Steve Silberman is an older white man around age 60 something. In this photo, the white cleancut man wears a black blazer, blue collared shirt, and black tie while sitting in a wood-paneled room for an interview.
Steve Silberman Photo: PBS NewsHour YouTube screenshot

Gay award-winning journalist and counter-cultural writer Steve Silberman, author of the influential 2015 book NeuroTribes: The Legacy of Autism and the Future of Neurodiversity, has died at the age of 66. His cause of death has not yet been publicly revealed.

“It’s my very sad duty to inform you all that [Steve Silberman], my wonderful husband and best friend, passed away last night,” his husband Keith wrote in a BlueSky social media post on August 29. Keith asked Silberman’s friends and followers to “please take a moment to remember” the deceased author’s “kindness, humor, wisdom, and love.”

Silberman was born on December 23, 1957, studied psychology and English literature, and moved to San Francisco, California in 1979 to live “a gay life without fear,” he said.

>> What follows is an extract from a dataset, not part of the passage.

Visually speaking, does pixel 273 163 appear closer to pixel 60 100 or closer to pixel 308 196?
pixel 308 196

He contributed to and grew from the city’s counter-cultural movement, spending his 20s working as a teaching assistant for gay beat poet Allen Ginsberg, becoming a devoted fan and historian of the psychedelic band The Grateful Dead, establishing a friendship and podcast co-hosting with legendary musician David Crosby, and helping as a “gay coach” to famed neurologist Oliver Sacks.

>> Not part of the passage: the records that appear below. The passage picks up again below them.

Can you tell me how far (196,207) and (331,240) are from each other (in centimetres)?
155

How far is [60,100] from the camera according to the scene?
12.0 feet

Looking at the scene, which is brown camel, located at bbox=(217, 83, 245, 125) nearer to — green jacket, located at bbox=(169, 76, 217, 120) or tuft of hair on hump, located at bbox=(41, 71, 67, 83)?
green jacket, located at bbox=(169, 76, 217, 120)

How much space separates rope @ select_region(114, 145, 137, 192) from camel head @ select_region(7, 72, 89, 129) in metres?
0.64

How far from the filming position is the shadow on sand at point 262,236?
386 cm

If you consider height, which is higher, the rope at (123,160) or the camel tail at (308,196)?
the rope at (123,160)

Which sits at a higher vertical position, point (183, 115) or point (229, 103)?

During Silberman’s 20 years contributing and editing for the science and tech magazine Wired, he wrote a 2002 profile of Sacks, author of The Man Who Mistook His Wife and Awakenings. Their conversation led to the two men becoming friends.

“I figured out in the course of writing the profile that he was a closeted gay man,” Silberman said of Sacks. “He was traumatized by a remark his mother had made when he came out to her: ‘You are an abomination, I wish you had never been born’ – and he hadn’t had a love affair in 30 years. So I became his gay coach, talking about his work and his feelings about being gay.”

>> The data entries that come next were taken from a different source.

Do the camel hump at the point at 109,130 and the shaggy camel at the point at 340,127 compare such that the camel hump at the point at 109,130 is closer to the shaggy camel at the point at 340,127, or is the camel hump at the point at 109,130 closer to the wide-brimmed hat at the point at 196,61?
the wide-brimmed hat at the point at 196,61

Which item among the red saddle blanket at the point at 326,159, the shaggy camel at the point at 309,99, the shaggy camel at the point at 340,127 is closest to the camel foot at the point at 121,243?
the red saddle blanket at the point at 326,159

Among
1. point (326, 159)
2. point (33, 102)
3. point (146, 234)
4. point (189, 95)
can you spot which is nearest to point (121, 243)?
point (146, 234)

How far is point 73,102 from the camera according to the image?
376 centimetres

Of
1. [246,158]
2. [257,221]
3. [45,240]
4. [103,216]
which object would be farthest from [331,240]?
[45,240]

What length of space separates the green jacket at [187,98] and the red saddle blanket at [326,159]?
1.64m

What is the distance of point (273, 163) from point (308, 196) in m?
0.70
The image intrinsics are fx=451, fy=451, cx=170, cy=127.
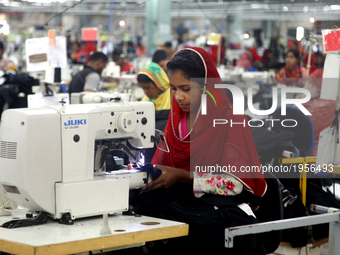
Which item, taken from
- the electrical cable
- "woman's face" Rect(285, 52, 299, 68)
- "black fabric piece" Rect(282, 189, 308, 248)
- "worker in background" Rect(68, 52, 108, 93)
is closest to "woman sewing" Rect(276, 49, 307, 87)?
"woman's face" Rect(285, 52, 299, 68)

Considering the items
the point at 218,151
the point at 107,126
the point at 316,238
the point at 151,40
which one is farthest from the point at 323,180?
the point at 151,40

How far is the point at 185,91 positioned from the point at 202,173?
0.35 m

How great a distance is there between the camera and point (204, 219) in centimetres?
166

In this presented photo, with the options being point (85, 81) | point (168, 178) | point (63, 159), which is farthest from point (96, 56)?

Silberman married his husband, a high school science teacher, in 2003. On X (formerly Twitter), Silberman posted images of him and his husband smiling with visiting friends; old photos of Sacks, Ginsburg, and Crosby; posts detailing his own recent projects and collaborations; and also numerous humorous messages trolling various MAGA Republicans for their extreme anti-LGBTQ+ views.

Steve Silberman’s December 2012 Wired article “The Geek Syndrome” helped raise widespread awareness about autism, its symptoms and its prevalence among children and adults.

Previous to his article, the most popular web articles about autism pondered the repeatedly debunked conspiracy theory that vaccines cause autism, Silberman told PBS NewsHour in a 2016 interview. After the publication of his article, Silberman found himself swamped with emails from individuals struggling to find healthcare, workplaces, schools, and other support for their own autism or that of their kids.

He went on to write his groundbreaking 2015 book NeuroTribes, a history of the changing perceptions of autism over the past century. His history noted that the earliest researchers of autism were driven out of Germany by Nazis who also persecuted LGBTQ+ people, Jews, and clinicians researching transgender healthcare. His book also noted that many researchers consider autism to be far more widespread than realized, leading to an increase in diagnoses as more patients and doctors learn about its varied symptoms.

His book became a best-seller and was named one of the best books of 2015 by The New York Times, The Economist, The Guardian and other major publications. It is also credited with helping reduce misconceptions, shame, and stigma surrounding autistic people.

Silberman himself didn’t have autism; he even once described himself as “hyper neuro-typical.” Nevertheless, his contribution is especially important considering the increasing links between autism and the LGBTQ+ community.

“My very being [gay] was defined as a form of mental illness in the diagnostic manual of disorders until 1974,” Silberman told The Guardian. “I am not equating homosexuality and autism – autism is inherently disabling in ways that homosexuality is not – but I think that’s why I was sensitive to the feelings of a group of people who were systematically bullied, tortured and thrown into asylums.”